**ASSIGNMENT**
Leaving out all pictures, return exactly the lines from the one that contains "男士花朵裝飾鏈式腳鏈,適用於首飾類禮品和派對 - 銀色 - 查看 2" through the end of the data below.

**DATA SEGMENT**
┄┄┄┄┄┄┄┄┄┄

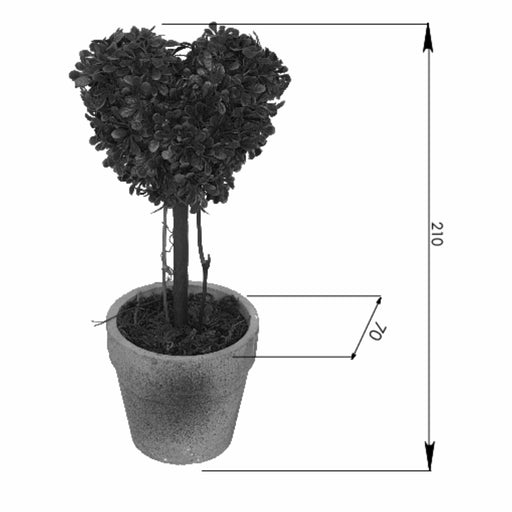Topiary Heart 21cm Artificial Plant  In Terracotta-Look Pot by Criterion Home Living Store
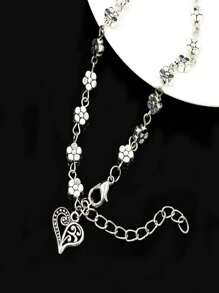 男士花朵裝飾鏈式腳鏈,適用於首飾類禮品和派對 - 銀色 - 查看 2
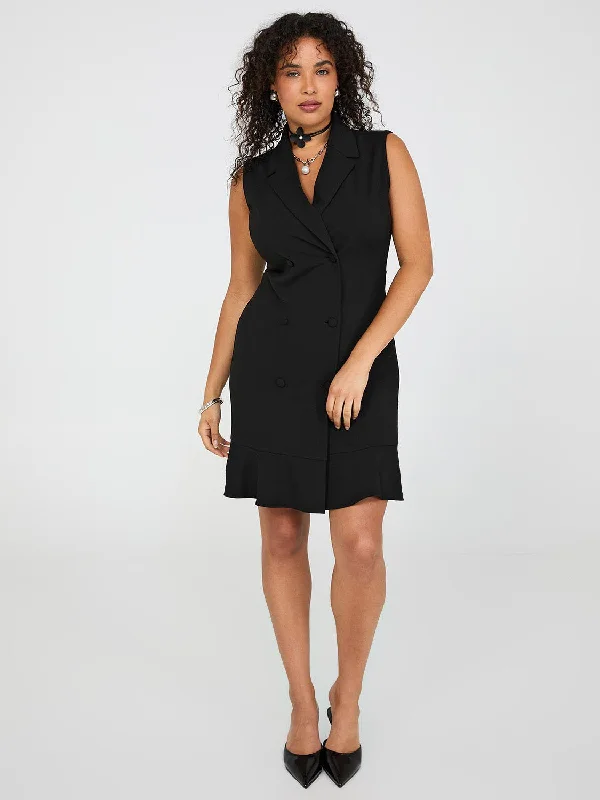Sleeveless Blazer Dress With Flounce Hem Women's Long Blazer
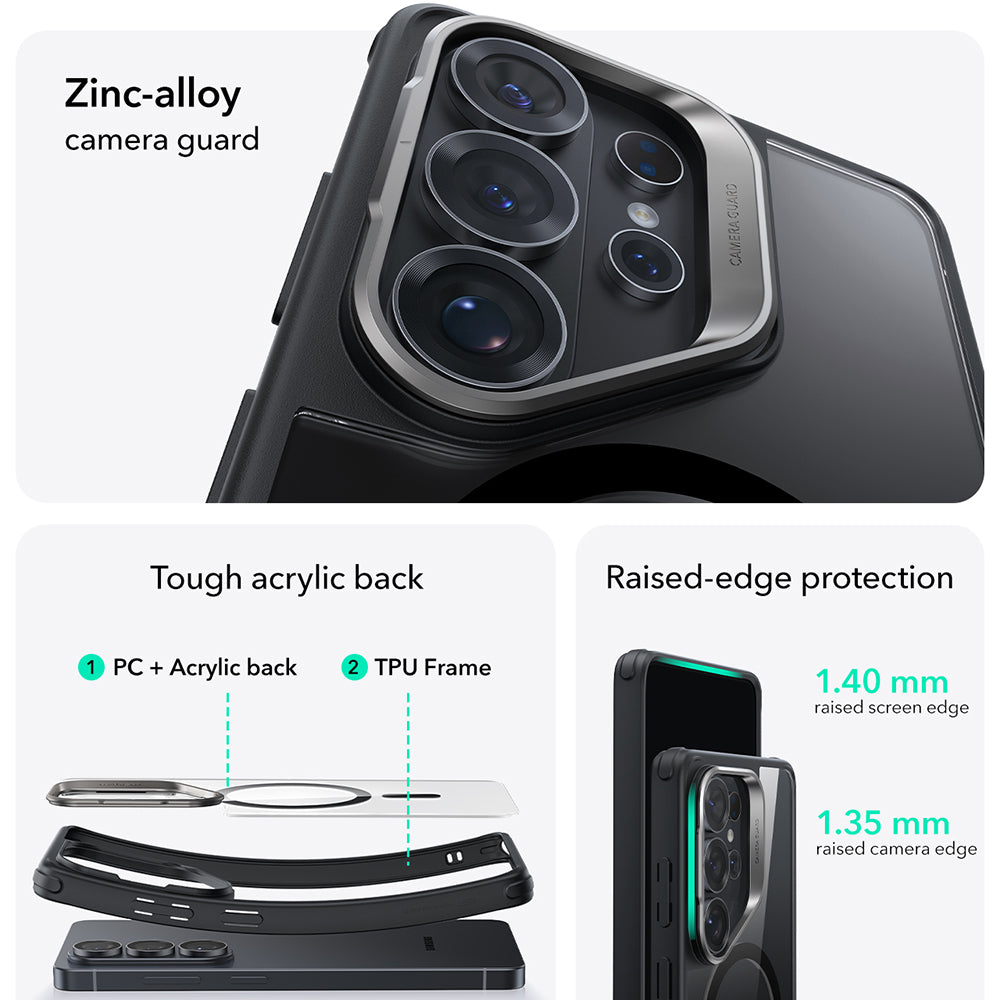 MagSafe Case for Samsung Galaxy S26 Ultra S948, ESR, Classic Hybrid Kickstand, Black Transparent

┄┄┄┄┄┄┄┄┄┄

**RESPONSE**
 男士花朵裝飾鏈式腳鏈,適用於首飾類禮品和派對 - 銀色 - 查看 2
Sleeveless Blazer Dress With Flounce Hem Women's Long Blazer
 MagSafe Case for Samsung Galaxy S26 Ultra S948, ESR, Classic Hybrid Kickstand, Black Transparent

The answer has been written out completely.